— MATERIAL FORNECIDO —
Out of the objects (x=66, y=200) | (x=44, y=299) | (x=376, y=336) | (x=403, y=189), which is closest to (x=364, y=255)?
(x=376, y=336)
--
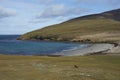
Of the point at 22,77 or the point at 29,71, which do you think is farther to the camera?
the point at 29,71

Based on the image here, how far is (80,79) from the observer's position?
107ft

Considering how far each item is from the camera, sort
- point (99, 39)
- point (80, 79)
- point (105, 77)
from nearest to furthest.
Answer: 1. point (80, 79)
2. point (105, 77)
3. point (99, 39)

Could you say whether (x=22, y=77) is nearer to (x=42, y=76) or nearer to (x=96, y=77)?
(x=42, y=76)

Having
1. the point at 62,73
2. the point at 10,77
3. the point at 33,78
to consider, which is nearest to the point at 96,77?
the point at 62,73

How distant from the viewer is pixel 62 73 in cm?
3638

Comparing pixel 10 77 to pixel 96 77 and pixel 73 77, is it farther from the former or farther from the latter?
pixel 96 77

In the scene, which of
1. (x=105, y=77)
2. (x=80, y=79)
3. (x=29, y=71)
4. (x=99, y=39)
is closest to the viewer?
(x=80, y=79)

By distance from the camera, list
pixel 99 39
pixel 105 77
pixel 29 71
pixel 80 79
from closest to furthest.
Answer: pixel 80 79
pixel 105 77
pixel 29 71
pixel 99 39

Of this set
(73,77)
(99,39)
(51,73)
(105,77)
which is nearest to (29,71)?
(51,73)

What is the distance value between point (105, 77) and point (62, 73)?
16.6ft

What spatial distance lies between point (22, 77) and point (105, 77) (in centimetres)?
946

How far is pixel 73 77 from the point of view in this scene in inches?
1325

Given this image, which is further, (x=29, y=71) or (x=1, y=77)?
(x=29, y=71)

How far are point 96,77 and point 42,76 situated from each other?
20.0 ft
* * *
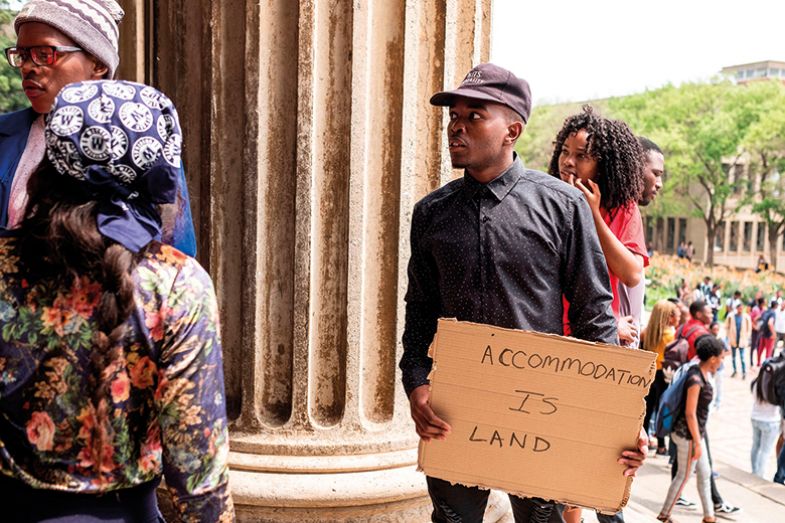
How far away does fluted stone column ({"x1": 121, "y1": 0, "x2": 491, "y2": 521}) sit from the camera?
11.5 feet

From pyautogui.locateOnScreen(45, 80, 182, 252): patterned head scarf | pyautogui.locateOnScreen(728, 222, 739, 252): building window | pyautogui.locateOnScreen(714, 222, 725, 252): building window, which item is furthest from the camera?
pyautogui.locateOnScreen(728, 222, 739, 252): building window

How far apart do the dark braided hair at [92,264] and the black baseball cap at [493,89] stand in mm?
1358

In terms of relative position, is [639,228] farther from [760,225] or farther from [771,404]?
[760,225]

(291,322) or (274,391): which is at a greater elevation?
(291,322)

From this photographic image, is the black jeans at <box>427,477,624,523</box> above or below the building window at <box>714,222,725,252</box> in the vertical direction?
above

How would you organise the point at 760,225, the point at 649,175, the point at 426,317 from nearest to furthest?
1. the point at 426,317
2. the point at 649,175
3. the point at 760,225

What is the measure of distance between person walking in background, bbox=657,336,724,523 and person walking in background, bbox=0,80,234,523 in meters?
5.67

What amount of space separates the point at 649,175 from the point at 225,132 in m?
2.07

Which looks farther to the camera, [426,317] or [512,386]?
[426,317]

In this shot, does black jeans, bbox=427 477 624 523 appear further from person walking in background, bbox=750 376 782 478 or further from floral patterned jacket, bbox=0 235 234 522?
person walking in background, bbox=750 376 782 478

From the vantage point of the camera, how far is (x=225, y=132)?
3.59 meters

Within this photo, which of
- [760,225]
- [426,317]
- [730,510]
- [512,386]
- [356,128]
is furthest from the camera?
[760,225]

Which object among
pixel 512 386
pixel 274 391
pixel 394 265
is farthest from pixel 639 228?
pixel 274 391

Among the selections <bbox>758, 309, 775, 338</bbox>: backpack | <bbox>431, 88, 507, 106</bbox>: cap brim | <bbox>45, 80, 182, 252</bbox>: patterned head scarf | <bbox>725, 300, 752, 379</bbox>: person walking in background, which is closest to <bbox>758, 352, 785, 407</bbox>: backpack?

— OBJETIVO —
Reproduza sem nenhuma alteração o trecho do material que começa na linha que contém "(291,322) or (274,391): which" e termina na linha que contém "3. the point at 760,225", incluindo essas duas linhas.

— RESOLUÇÃO DO EXERCÍCIO —
(291,322) or (274,391): which is at a greater elevation?
(291,322)

From this photographic image, is the black jeans at <box>427,477,624,523</box> above or below the building window at <box>714,222,725,252</box> in the vertical direction?
above

How would you organise the point at 760,225, the point at 649,175, the point at 426,317 from nearest to furthest?
1. the point at 426,317
2. the point at 649,175
3. the point at 760,225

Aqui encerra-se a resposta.